[Dataset excerpts]

____

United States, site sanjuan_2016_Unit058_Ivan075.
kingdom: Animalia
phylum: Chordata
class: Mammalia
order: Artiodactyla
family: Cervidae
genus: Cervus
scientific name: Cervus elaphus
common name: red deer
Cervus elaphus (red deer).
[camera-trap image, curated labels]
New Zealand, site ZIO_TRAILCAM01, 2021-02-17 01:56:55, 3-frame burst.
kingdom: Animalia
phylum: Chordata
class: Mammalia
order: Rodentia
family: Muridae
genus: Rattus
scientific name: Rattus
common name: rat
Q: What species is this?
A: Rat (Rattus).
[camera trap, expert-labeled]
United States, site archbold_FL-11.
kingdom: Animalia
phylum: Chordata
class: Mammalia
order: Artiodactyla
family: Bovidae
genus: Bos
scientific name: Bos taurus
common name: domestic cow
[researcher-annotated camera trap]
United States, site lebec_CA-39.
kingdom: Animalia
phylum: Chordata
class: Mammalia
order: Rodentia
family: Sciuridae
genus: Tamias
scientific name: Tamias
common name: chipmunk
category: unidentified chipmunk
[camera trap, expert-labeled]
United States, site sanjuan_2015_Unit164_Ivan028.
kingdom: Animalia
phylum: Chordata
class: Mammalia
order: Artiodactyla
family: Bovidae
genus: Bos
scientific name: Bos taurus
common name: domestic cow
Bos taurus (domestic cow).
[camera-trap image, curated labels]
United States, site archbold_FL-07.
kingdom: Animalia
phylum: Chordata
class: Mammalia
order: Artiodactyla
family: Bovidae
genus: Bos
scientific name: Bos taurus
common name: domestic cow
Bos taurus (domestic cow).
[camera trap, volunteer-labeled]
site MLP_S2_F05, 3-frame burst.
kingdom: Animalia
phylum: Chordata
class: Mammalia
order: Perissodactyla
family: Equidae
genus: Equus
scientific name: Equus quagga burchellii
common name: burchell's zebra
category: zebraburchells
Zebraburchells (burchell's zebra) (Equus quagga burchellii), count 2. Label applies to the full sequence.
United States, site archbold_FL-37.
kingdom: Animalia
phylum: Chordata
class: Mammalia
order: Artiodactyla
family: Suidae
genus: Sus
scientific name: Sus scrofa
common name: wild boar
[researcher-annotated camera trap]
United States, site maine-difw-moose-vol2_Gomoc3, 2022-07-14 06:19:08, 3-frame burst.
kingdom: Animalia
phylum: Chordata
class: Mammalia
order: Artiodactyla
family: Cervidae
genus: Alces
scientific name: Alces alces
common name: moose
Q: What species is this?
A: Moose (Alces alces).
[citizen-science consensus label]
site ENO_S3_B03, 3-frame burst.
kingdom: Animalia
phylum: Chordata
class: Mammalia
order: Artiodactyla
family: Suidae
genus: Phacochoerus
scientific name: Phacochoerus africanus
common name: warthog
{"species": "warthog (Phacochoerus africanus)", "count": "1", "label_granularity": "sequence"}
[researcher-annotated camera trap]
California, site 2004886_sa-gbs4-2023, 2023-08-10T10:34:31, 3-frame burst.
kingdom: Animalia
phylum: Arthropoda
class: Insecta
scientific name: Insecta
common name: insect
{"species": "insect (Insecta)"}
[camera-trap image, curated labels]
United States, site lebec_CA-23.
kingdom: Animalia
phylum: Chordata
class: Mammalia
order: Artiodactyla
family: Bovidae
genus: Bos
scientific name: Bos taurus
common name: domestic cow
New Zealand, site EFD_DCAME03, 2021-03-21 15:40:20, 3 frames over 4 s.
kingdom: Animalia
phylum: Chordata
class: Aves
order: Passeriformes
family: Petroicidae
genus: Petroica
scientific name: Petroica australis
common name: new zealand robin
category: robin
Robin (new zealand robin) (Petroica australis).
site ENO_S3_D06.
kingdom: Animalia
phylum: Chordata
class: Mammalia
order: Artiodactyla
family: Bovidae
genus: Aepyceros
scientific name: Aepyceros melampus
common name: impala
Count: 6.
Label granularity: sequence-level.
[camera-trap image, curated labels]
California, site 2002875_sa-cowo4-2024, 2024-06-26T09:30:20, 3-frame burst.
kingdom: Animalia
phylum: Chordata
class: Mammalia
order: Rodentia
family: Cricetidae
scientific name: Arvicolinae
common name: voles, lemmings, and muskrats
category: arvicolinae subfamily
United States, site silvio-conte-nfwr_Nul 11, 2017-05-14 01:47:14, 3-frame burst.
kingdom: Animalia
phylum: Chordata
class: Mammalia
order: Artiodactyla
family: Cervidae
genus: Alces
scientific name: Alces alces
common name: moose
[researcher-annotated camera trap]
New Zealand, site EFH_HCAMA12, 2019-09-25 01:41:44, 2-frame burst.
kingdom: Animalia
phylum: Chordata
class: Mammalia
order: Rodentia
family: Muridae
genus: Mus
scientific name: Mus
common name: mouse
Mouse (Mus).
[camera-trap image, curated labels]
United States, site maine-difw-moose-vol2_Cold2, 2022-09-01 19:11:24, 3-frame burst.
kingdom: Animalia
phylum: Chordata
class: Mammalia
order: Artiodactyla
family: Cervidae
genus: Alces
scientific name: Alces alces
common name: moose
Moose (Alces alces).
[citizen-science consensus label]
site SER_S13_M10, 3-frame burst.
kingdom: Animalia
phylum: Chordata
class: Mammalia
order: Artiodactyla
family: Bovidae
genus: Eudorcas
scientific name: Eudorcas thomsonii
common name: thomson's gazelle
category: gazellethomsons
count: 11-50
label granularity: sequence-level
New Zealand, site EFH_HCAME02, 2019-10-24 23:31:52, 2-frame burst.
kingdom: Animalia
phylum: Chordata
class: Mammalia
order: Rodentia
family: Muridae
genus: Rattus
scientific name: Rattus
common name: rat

____

■ TASK TO COMPLETE
Your job is to write out the data exactly as it stands.

■ EXERCISE OUTPUT
United States, site sanjuan_2016_Unit058_Ivan075.
kingdom: Animalia
phylum: Chordata
class: Mammalia
order: Artiodactyla
family: Cervidae
genus: Cervus
scientific name: Cervus elaphus
common name: red deer
Cervus elaphus (red deer).
[camera-trap image, curated labels]
New Zealand, site ZIO_TRAILCAM01, 2021-02-17 01:56:55, 3-frame burst.
kingdom: Animalia
phylum: Chordata
class: Mammalia
order: Rodentia
family: Muridae
genus: Rattus
scientific name: Rattus
common name: rat
Q: What species is this?
A: Rat (Rattus).
[camera trap, expert-labeled]
United States, site archbold_FL-11.
kingdom: Animalia
phylum: Chordata
class: Mammalia
order: Artiodactyla
family: Bovidae
genus: Bos
scientific name: Bos taurus
common name: domestic cow
[researcher-annotated camera trap]
United States, site lebec_CA-39.
kingdom: Animalia
phylum: Chordata
class: Mammalia
order: Rodentia
family: Sciuridae
genus: Tamias
scientific name: Tamias
common name: chipmunk
category: unidentified chipmunk
[camera trap, expert-labeled]
United States, site sanjuan_2015_Unit164_Ivan028.
kingdom: Animalia
phylum: Chordata
class: Mammalia
order: Artiodactyla
family: Bovidae
genus: Bos
scientific name: Bos taurus
common name: domestic cow
Bos taurus (domestic cow).
[camera-trap image, curated labels]
United States, site archbold_FL-07.
kingdom: Animalia
phylum: Chordata
class: Mammalia
order: Artiodactyla
family: Bovidae
genus: Bos
scientific name: Bos taurus
common name: domestic cow
Bos taurus (domestic cow).
[camera trap, volunteer-labeled]
site MLP_S2_F05, 3-frame burst.
kingdom: Animalia
phylum: Chordata
class: Mammalia
order: Perissodactyla
family: Equidae
genus: Equus
scientific name: Equus quagga burchellii
common name: burchell's zebra
category: zebraburchells
Zebraburchells (burchell's zebra) (Equus quagga burchellii), count 2. Label applies to the full sequence.
United States, site archbold_FL-37.
kingdom: Animalia
phylum: Chordata
class: Mammalia
order: Artiodactyla
family: Suidae
genus: Sus
scientific name: Sus scrofa
common name: wild boar
[researcher-annotated camera trap]
United States, site maine-difw-moose-vol2_Gomoc3, 2022-07-14 06:19:08, 3-frame burst.
kingdom: Animalia
phylum: Chordata
class: Mammalia
order: Artiodactyla
family: Cervidae
genus: Alces
scientific name: Alces alces
common name: moose
Q: What species is this?
A: Moose (Alces alces).
[citizen-science consensus label]
site ENO_S3_B03, 3-frame burst.
kingdom: Animalia
phylum: Chordata
class: Mammalia
order: Artiodactyla
family: Suidae
genus: Phacochoerus
scientific name: Phacochoerus africanus
common name: warthog
{"species": "warthog (Phacochoerus africanus)", "count": "1", "label_granularity": "sequence"}
[researcher-annotated camera trap]
California, site 2004886_sa-gbs4-2023, 2023-08-10T10:34:31, 3-frame burst.
kingdom: Animalia
phylum: Arthropoda
class: Insecta
scientific name: Insecta
common name: insect
{"species": "insect (Insecta)"}
[camera-trap image, curated labels]
United States, site lebec_CA-23.
kingdom: Animalia
phylum: Chordata
class: Mammalia
order: Artiodactyla
family: Bovidae
genus: Bos
scientific name: Bos taurus
common name: domestic cow
New Zealand, site EFD_DCAME03, 2021-03-21 15:40:20, 3 frames over 4 s.
kingdom: Animalia
phylum: Chordata
class: Aves
order: Passeriformes
family: Petroicidae
genus: Petroica
scientific name: Petroica australis
common name: new zealand robin
category: robin
Robin (new zealand robin) (Petroica australis).
site ENO_S3_D06.
kingdom: Animalia
phylum: Chordata
class: Mammalia
order: Artiodactyla
family: Bovidae
genus: Aepyceros
scientific name: Aepyceros melampus
common name: impala
Count: 6.
Label granularity: sequence-level.
[camera-trap image, curated labels]
California, site 2002875_sa-cowo4-2024, 2024-06-26T09:30:20, 3-frame burst.
kingdom: Animalia
phylum: Chordata
class: Mammalia
order: Rodentia
family: Cricetidae
scientific name: Arvicolinae
common name: voles, lemmings, and muskrats
category: arvicolinae subfamily
United States, site silvio-conte-nfwr_Nul 11, 2017-05-14 01:47:14, 3-frame burst.
kingdom: Animalia
phylum: Chordata
class: Mammalia
order: Artiodactyla
family: Cervidae
genus: Alces
scientific name: Alces alces
common name: moose
[researcher-annotated camera trap]
New Zealand, site EFH_HCAMA12, 2019-09-25 01:41:44, 2-frame burst.
kingdom: Animalia
phylum: Chordata
class: Mammalia
order: Rodentia
family: Muridae
genus: Mus
scientific name: Mus
common name: mouse
Mouse (Mus).
[camera-trap image, curated labels]
United States, site maine-difw-moose-vol2_Cold2, 2022-09-01 19:11:24, 3-frame burst.
kingdom: Animalia
phylum: Chordata
class: Mammalia
order: Artiodactyla
family: Cervidae
genus: Alces
scientific name: Alces alces
common name: moose
Moose (Alces alces).
[citizen-science consensus label]
site SER_S13_M10, 3-frame burst.
kingdom: Animalia
phylum: Chordata
class: Mammalia
order: Artiodactyla
family: Bovidae
genus: Eudorcas
scientific name: Eudorcas thomsonii
common name: thomson's gazelle
category: gazellethomsons
count: 11-50
label granularity: sequence-level
New Zealand, site EFH_HCAME02, 2019-10-24 23:31:52, 2-frame burst.
kingdom: Animalia
phylum: Chordata
class: Mammalia
order: Rodentia
family: Muridae
genus: Rattus
scientific name: Rattus
common name: rat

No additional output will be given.